Des Dominicains d’origine haïtienne attaqués avec des gaz lacrymogènes et arrêtés par la Police Nationale à Monte Plata

mardi 14 août 2012

Ana Maria Belique, porte-parole du groupe, déclare avoir demandé l’autorisation, il y a quelques jours au gouverneur de Monte Plata, pour réaliser cette activité, mais ils ont refusé sous prétexte qu’ils ne sont pas Dominicains et qu’ils n’ont pas le droit de manifester.

Malgré le refus, indique Belique, le groupe a tenté de manifester, mais ils ont été arrêtés par un contingent de policiers sous le commandement du colonel Antígua. Ces derniers ont dispersé la foule avec des gaz lacrymogènes et arrêté huit des manifestants pendant qu’ils poursuivaient les autres à travers les rues. Trois des détenus ont été battus par un agent de police connu sous le nom de Papo, membre de la direction anti-vol de la police. Cet agent de police les insultaient et leur demandaient d’aller manifester dans ‘’ leur pays’’.

Le mouvement Reconoci.do est composé de jeunes d’origine haïtienne qui cherchent la reconnaissance de leur citoyenneté dominicaine, pour avoir pris naissance en territoire dominicain avant la Constitution et les lois adoptant le jus sanguini justifiant la ‘’nationalité dominicaine’’.

En ce sens, plus de 120 des personnes frappées par ces mesures nationales ont été favorisées par plusieurs décisions de justice ordonnant la remise immédiate de leurs papiers. Cependant, les autorités de la Junte Centrale Electorale (JCE) refusent de livrer ces documents, ridiculisant ces sentences, en arguant que ces personnes ont été enregistrées illégalement.

Plusieurs de ces manifestations se sont déroulées dans diverses régions du pays où le mouvement Reconoci.do et son noyau institutionnel font appel à la mobilisation, tous les 12 du mois afin de partager et de socialiser avec les différents secteurs de la vie nationale.

À San Pedro de Macorís, le mouvement a tenu une manifestation depuis le parc Duarte jusqu’à la cathédrale San Pedro Apóstol au cours de laquelle les jeunes du mouvement portèrent une croix.

Dans l’homélie tenue à la fin de la promenade, Monseigneur Francisco Ozoria, évêque de ce district, a fait état des jugements prononcés en faveur de 28 victimes à San Pedro de Macorís et de 101 autres à Seibo, lesquels jugements que la JCE refuse de reconnaître. Il insiste sur le fait que cette institution soit tenue à remettre ces papiers aux victimes.

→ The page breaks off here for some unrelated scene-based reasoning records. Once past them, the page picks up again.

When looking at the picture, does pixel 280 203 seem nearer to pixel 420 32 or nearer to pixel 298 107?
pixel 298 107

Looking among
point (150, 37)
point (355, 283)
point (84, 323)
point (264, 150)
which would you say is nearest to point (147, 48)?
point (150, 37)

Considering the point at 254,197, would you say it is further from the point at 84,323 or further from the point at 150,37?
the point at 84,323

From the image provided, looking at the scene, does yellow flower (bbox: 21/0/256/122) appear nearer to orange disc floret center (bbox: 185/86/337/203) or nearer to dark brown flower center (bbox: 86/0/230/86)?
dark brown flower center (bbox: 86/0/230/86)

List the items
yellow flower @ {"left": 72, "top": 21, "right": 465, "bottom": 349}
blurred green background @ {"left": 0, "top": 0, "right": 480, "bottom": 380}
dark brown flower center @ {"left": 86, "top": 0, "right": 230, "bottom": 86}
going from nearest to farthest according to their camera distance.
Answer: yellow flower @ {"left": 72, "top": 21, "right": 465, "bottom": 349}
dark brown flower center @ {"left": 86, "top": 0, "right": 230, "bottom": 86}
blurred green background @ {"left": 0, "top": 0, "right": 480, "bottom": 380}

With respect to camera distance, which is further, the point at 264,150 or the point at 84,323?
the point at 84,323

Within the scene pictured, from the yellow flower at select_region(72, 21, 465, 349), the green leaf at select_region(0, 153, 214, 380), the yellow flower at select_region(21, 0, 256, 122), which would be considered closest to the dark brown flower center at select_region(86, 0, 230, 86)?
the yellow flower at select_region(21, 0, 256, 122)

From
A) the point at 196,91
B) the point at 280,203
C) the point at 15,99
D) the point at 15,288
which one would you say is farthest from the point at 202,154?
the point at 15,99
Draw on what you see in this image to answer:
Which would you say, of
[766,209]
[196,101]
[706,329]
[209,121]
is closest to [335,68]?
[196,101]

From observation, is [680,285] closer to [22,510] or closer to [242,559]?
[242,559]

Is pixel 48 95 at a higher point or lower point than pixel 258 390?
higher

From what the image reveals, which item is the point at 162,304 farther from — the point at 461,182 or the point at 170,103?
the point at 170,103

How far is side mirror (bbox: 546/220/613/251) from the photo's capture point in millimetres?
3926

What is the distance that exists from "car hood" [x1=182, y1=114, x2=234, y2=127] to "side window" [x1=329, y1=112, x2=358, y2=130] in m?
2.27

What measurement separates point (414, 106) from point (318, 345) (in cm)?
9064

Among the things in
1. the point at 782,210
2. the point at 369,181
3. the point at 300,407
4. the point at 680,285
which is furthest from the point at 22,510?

Il a également évoqué le contexte dans lequel vivent les Dominicains d’ascendance haïtienne, en soulignant l’état de la discrimination à laquelle ils sont exposés. Il a dit que ces jeunes ne connaissent pas d’autre terre, ils n’ont jamais été en Haïti et la République Dominicaine leur appartient aussi bien.

Il a souligné de même le point auquel ces jeunes se sont vus affectés par la mise en œuvre de la résolution 12 au niveau de leur éducation, santé, travail, et autres. Il a déclaré que ces jeunes ont droit à leur identité et que l’Église soutient cette cause, en exigeant que la JCE leur livre leurs documents.

L’évêque a aussi déclaré que ces jeunes sont victimes de discrimination en raison de leur ascendance haïtienne, en soutenant qu’une telle discrimination est mise en évidence car dans de nombreux autres cas, des Dominicains qui sont d’ascendance des États-Unis, d’ Italie et d’autres pays ne font pas pour autant face à cette situation. Dans l’homélie, Mgr. Ozoria a prié pour ces jeunes et demandé à la congrégation de surveiller cette situation et pour soutenir la cause en vue de résoudre ce conflit.

L’un des jeunes de Reconoci.do présent sur le podium a fait état de la situation des ressortissants haïtiens et comment la JCE, à travers cette résolution, a brisé leurs rêves en violant leurs droits. Les paroissiens ont applaudi chaleureusement les deux orateurs.

En plus des activités de Monte Plata et San Pedro de Macorís, les jeunes de Reconoci.do ont présenté leurs témoignages lors des célébrations eucharistiques des paroisses de la Santísima Trinidad, Santo Cura de Arz et San Judas Tadeo, entre autres.

À Pedernales, les autorités et les organisations de la société civile ont réalisé une rencontre, le 13 Août 2012, et une présentation artistique a été réalisée à El Seibo au parc Duarte.